- **Texte à analyser**:
___
Consensus et dissensus chez Jürgen Habermas
Jean Willy Biayi
- Institut Supérieur Pédagogique de Mbujimayi
Résumé
Une société se nourrit du dialogue, de la délibération publique rationnelle, de la négociation, de compromis, du consensus. Mais cette exigence de consensus ne saurait être indifférente aux différences, c’est – à – dire, aux espaces d’hétérogénéité ou de « dissensus ». Pour penser juste, il faut situer la dynamique agonistique du politique entre le consensus et le pluralisme en accordant une place de choix au consensus.
Mots Clés : Démocratie, consensus, dissensus, agonistique, Jürgen Habermas
Introduction
Dans la culture publique des démocraties modernes, la question du pluralisme est fondamentale, si importante, qu’elle est considérée comme l’essence de la démocratie. Mais, la démocratie est-elle réductible à cette seule finalité pluraliste ?v
L’invention démocratique de la modernité réside-t-elle dans la seule démarche agonistique, c’est-à-dire, dans la mise en évidence de ce qui dans la société est facteur de conflit, de lutte ? Une démocratie viable ne se nourrit-elle pas aussi de négociation, de compromis, de sphères de consensus ? Quelle forme de consensus peut alors permettre une démocratie viable ? Y a-t-il compatibilité ou non entre la recherche de consensus et le fait du pluralisme ?
C’est pour élucider ce problème précis que nous pensons utile de recourir à la philosophie politique de Jürgen Habermas. Héritier du Siècle des Lumières et de la « Théorie critique » (Ecole de Francfort), Habermas propose un ambitieux projet de défense de la modernité. Il cherche à reconsidérer les potentialités émancipatrices de la démocratie à travers une théorie du consensus par la libre discussion.
___
- **Données fournies**:
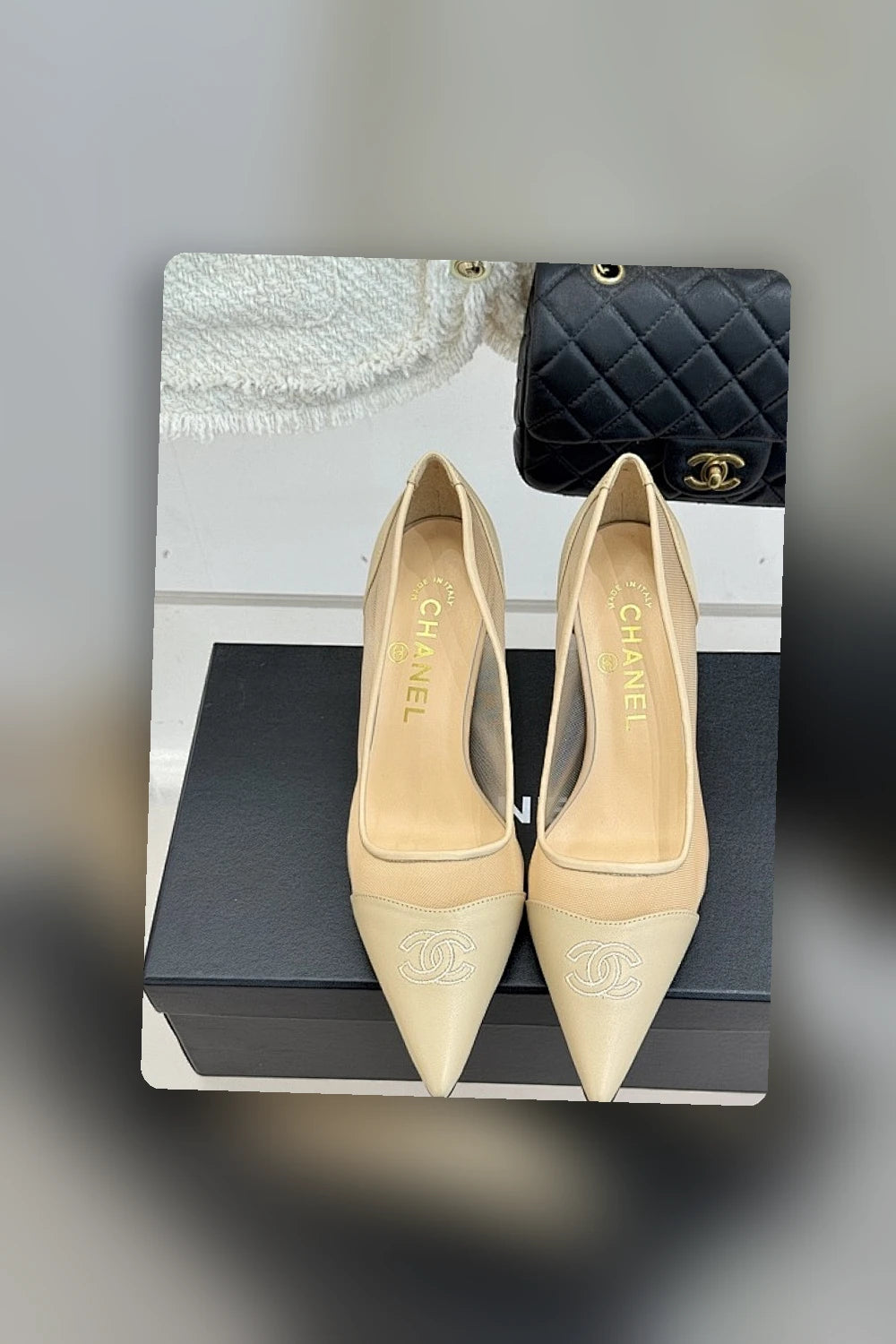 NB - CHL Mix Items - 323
___
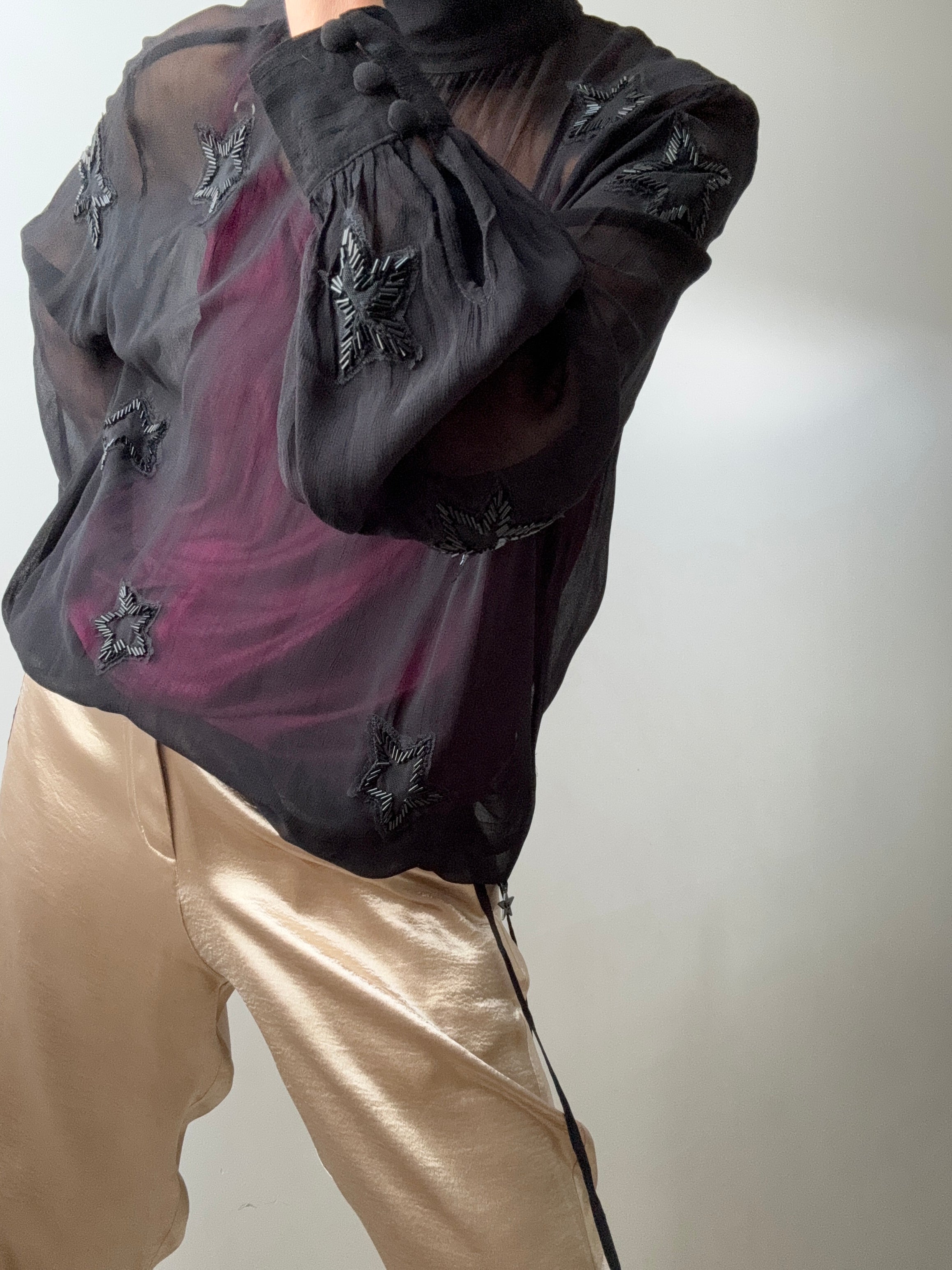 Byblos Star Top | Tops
___
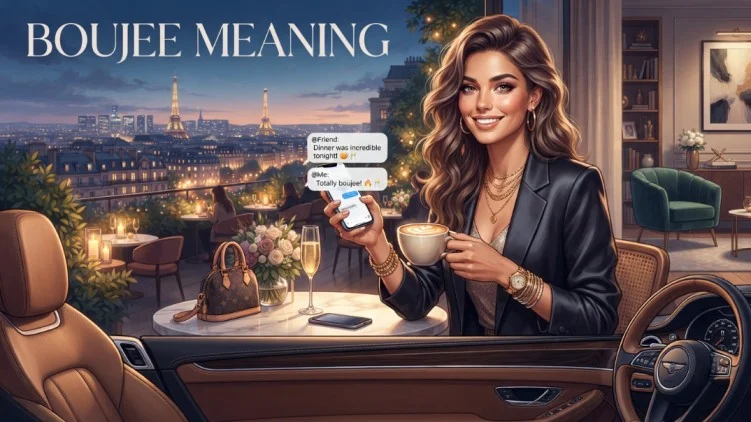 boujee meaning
___
- **Exercices**:
a) Mettez en anglais cette phrase tirée du texte à analyser : « Une société se nourrit du dialogue, de la délibération publique rationnelle, de la négociation, de compromis, du consensus. »
b) Répondez brièvement à ces questions sur le texte à analyser :
(i) À quel établissement Jean Willy Biayi est-il rattaché ?
(ii) D'après l'introduction, qu'est-ce qui est considéré comme l'essence de la démocratie ?
(iii) De quoi Habermas est-il présenté comme l'héritier ?
Vous n'aurez pas besoin des données fournies.

- **Réponses**:
a) A society feeds on dialogue, rational public deliberation, negotiation, compromise, and consensus.

b)
(i) À l'Institut Supérieur Pédagogique de Mbujimayi.
(ii) La question du pluralisme.
(iii) Du Siècle des Lumières et de la « Théorie critique » (École de Francfort).